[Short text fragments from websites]
= = = = = = =

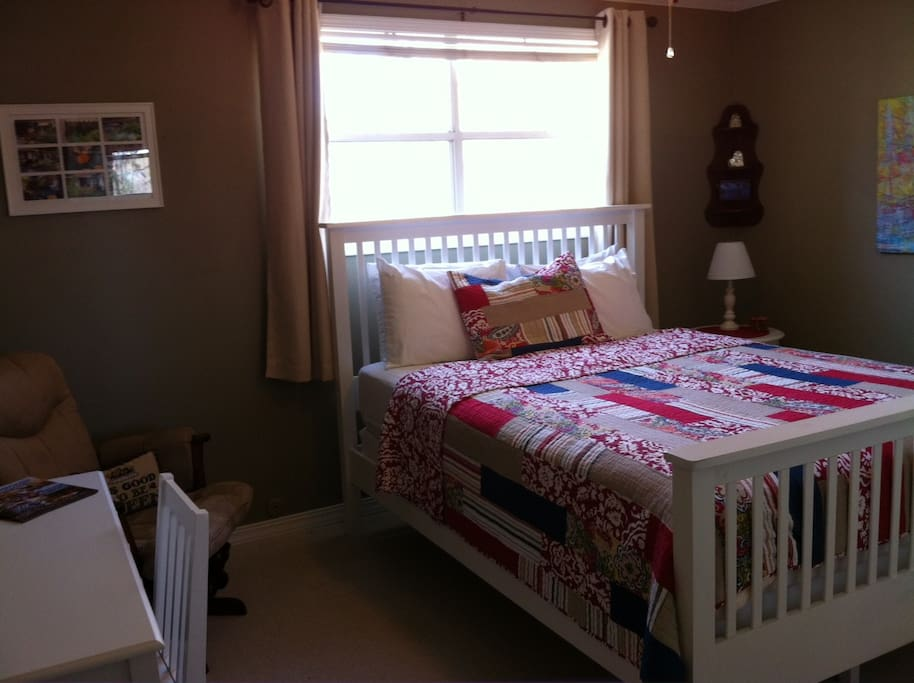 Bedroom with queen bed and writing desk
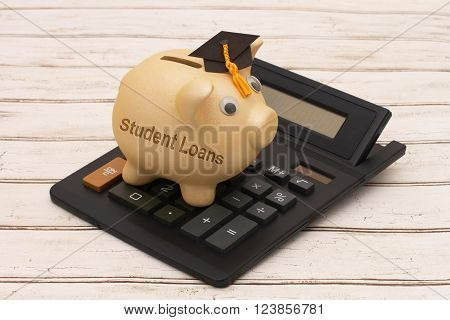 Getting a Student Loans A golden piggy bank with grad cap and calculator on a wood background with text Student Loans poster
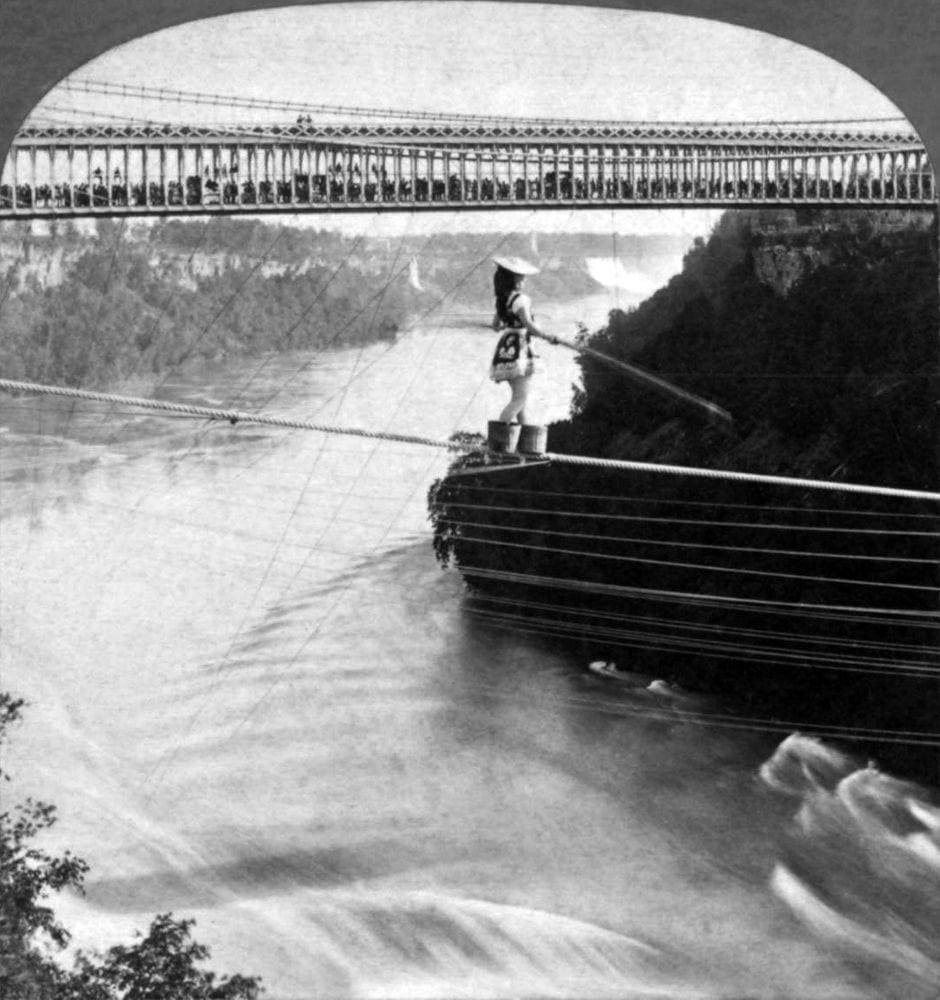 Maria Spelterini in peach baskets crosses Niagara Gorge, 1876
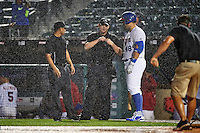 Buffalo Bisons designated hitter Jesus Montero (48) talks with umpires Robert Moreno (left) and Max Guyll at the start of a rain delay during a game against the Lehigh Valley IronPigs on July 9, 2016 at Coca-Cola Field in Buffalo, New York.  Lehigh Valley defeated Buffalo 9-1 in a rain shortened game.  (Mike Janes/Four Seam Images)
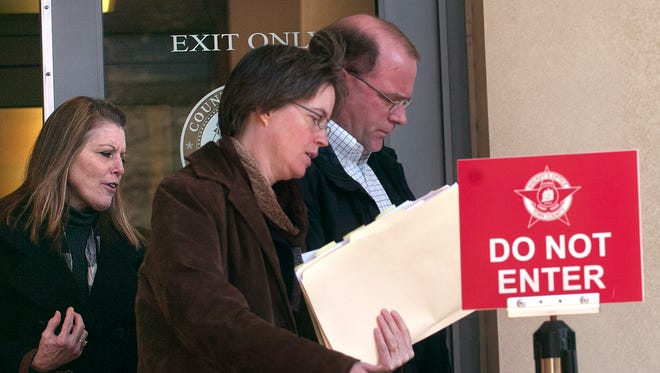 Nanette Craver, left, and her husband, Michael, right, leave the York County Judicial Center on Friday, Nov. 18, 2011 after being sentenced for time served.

= = = = = = =

ASSIGNED TASK – Retype each entry above character for character; pictures stay out.

REPLY –
 Bedroom with queen bed and writing desk
 Getting a Student Loans A golden piggy bank with grad cap and calculator on a wood background with text Student Loans poster
 Maria Spelterini in peach baskets crosses Niagara Gorge, 1876
 Buffalo Bisons designated hitter Jesus Montero (48) talks with umpires Robert Moreno (left) and Max Guyll at the start of a rain delay during a game against the Lehigh Valley IronPigs on July 9, 2016 at Coca-Cola Field in Buffalo, New York.  Lehigh Valley defeated Buffalo 9-1 in a rain shortened game.  (Mike Janes/Four Seam Images)
 Nanette Craver, left, and her husband, Michael, right, leave the York County Judicial Center on Friday, Nov. 18, 2011 after being sentenced for time served.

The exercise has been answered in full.